### Provided records

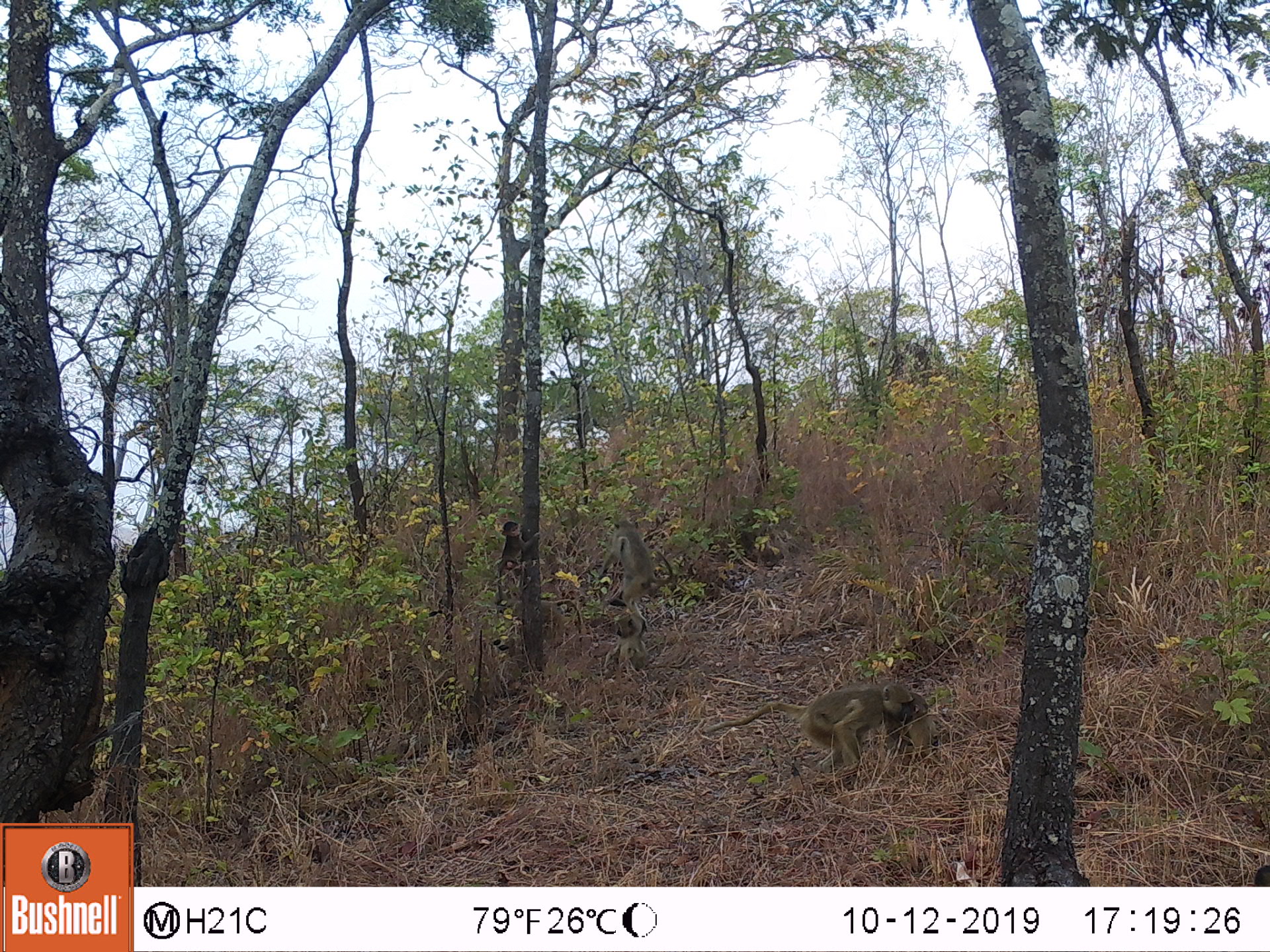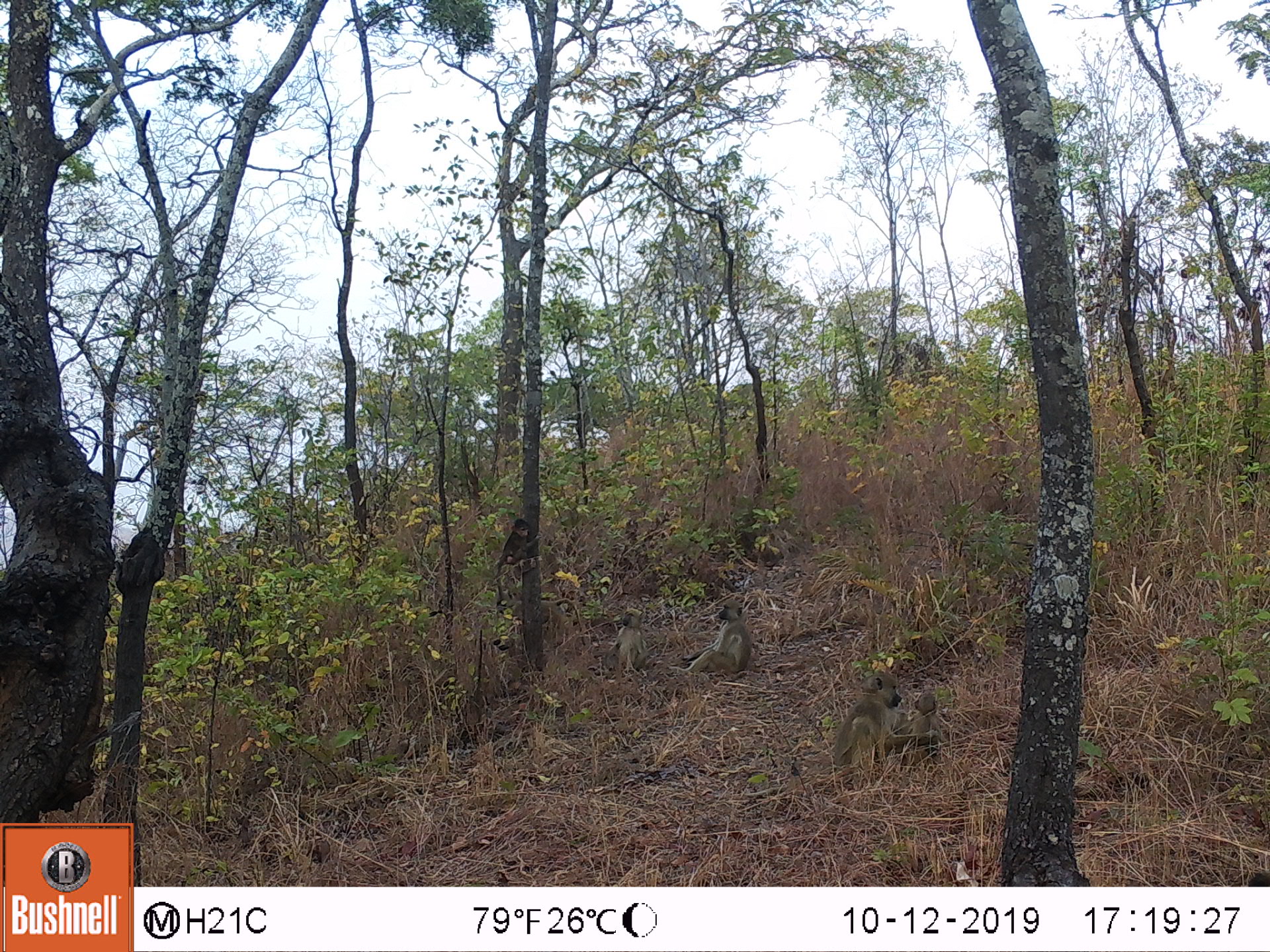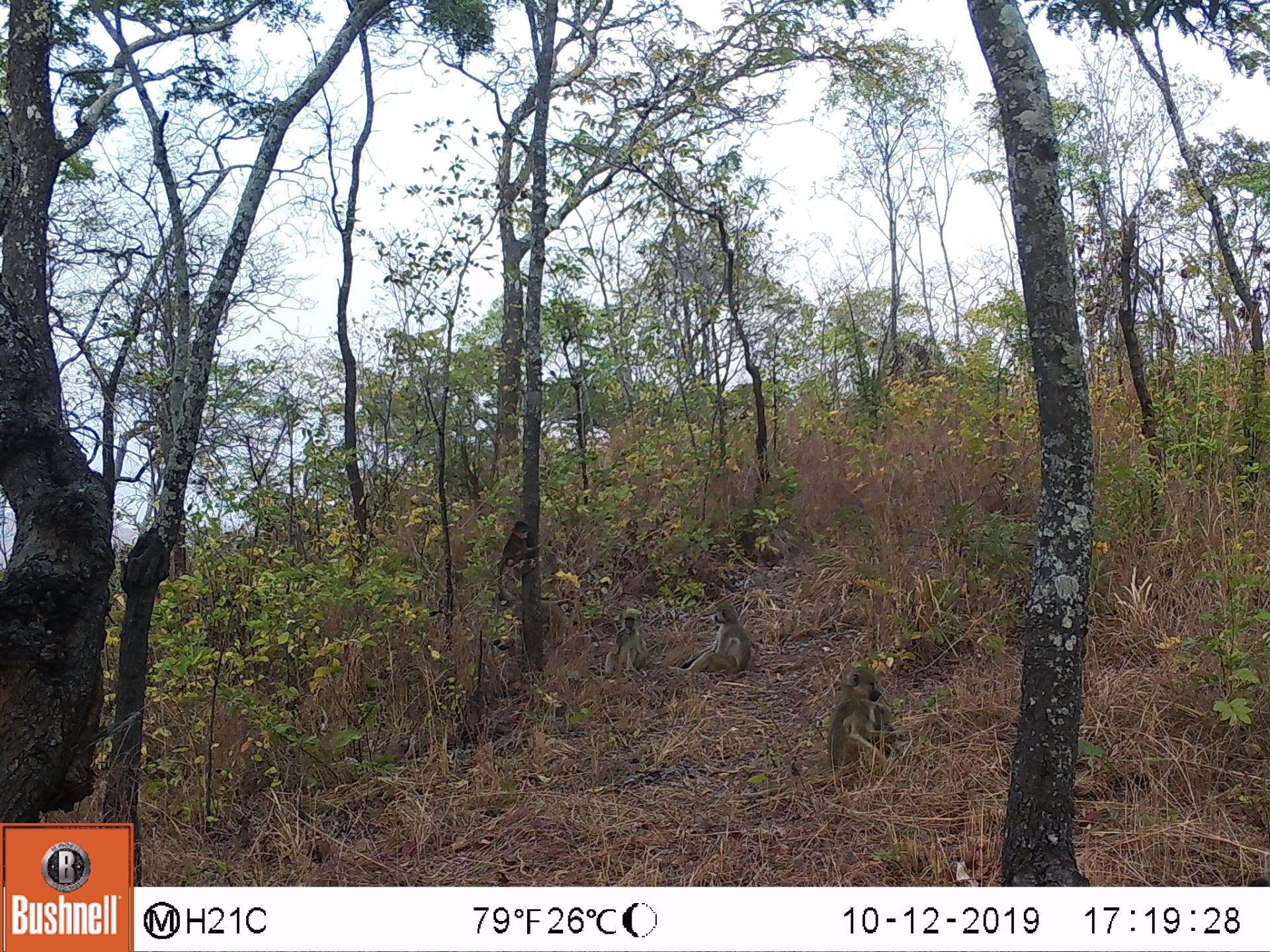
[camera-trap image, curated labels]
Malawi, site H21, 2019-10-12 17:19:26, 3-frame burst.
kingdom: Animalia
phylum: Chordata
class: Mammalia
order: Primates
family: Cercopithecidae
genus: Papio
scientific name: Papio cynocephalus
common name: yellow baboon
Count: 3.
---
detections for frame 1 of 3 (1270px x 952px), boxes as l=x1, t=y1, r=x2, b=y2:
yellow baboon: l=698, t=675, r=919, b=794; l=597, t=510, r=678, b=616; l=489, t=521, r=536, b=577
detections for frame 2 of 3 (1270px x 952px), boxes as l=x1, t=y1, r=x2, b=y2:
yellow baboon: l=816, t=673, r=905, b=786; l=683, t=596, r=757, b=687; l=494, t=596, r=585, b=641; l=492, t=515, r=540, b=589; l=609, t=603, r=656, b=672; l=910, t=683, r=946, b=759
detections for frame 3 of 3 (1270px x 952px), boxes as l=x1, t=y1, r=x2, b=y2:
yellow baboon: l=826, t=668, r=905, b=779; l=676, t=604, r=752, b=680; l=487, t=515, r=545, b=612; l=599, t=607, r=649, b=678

######

No pictures go in the copy. Set down all the data exactly.

[camera-trap image, curated labels]
Malawi, site H21, 2019-10-12 17:19:26, 3-frame burst.
kingdom: Animalia
phylum: Chordata
class: Mammalia
order: Primates
family: Cercopithecidae
genus: Papio
scientific name: Papio cynocephalus
common name: yellow baboon
Count: 3.
---
detections for frame 1 of 3 (1270px x 952px), boxes as l=x1, t=y1, r=x2, b=y2:
yellow baboon: l=698, t=675, r=919, b=794; l=597, t=510, r=678, b=616; l=489, t=521, r=536, b=577
detections for frame 2 of 3 (1270px x 952px), boxes as l=x1, t=y1, r=x2, b=y2:
yellow baboon: l=816, t=673, r=905, b=786; l=683, t=596, r=757, b=687; l=494, t=596, r=585, b=641; l=492, t=515, r=540, b=589; l=609, t=603, r=656, b=672; l=910, t=683, r=946, b=759
detections for frame 3 of 3 (1270px x 952px), boxes as l=x1, t=y1, r=x2, b=y2:
yellow baboon: l=826, t=668, r=905, b=779; l=676, t=604, r=752, b=680; l=487, t=515, r=545, b=612; l=599, t=607, r=649, b=678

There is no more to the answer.